* [WHAT YOU ARE ASKED TO DO]: Return the entries exactly. Images are not part of the copy.
** RECORDS FOR THE TASK follows **
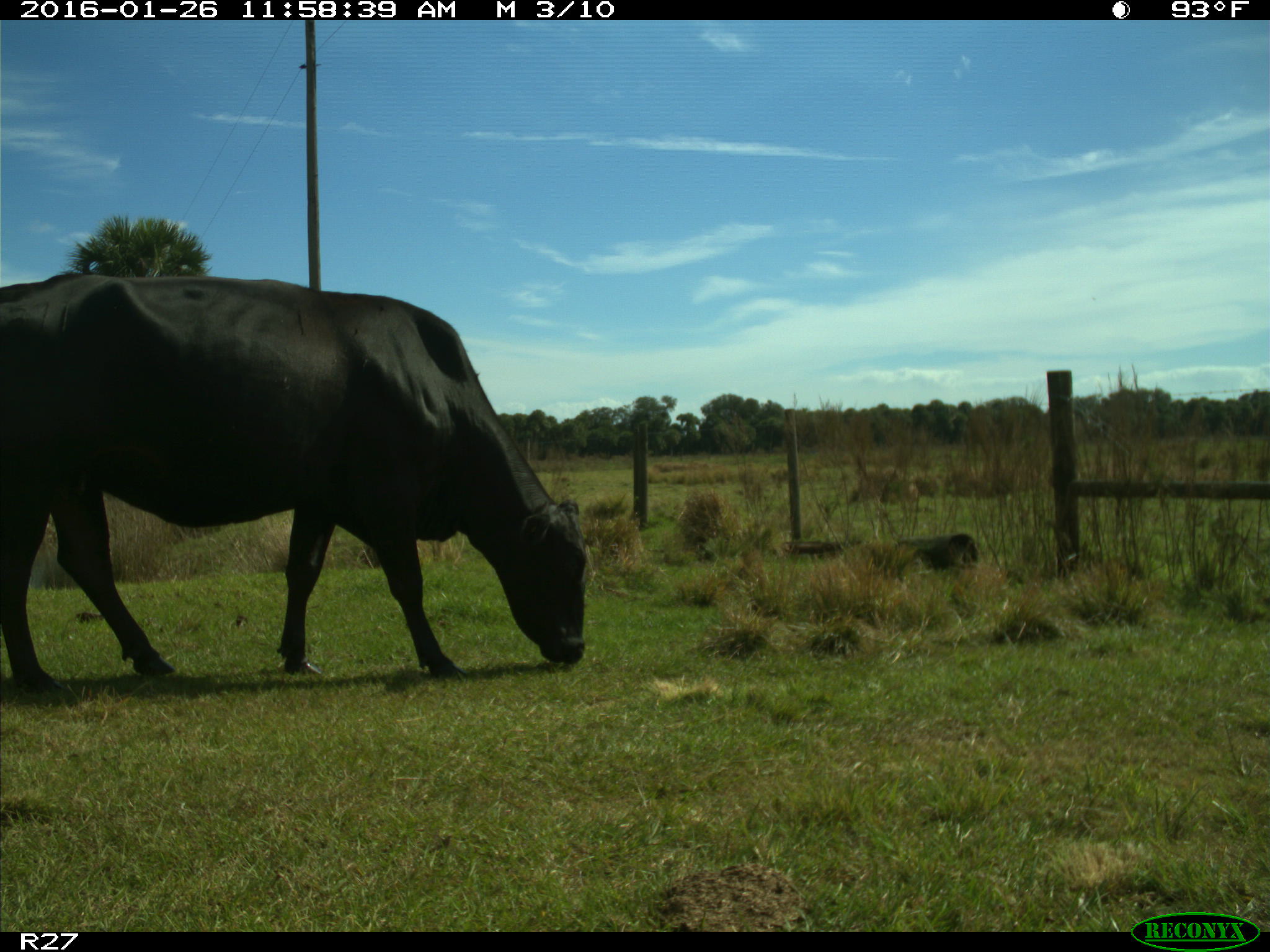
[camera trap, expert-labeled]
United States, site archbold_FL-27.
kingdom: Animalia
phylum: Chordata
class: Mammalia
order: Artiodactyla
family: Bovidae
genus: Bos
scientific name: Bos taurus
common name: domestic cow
** End of RECORDS FOR THE TASK **
* [PROBLEM SOLUTION]:
[camera trap, expert-labeled]
United States, site archbold_FL-27.
kingdom: Animalia
phylum: Chordata
class: Mammalia
order: Artiodactyla
family: Bovidae
genus: Bos
scientific name: Bos taurus
common name: domestic cow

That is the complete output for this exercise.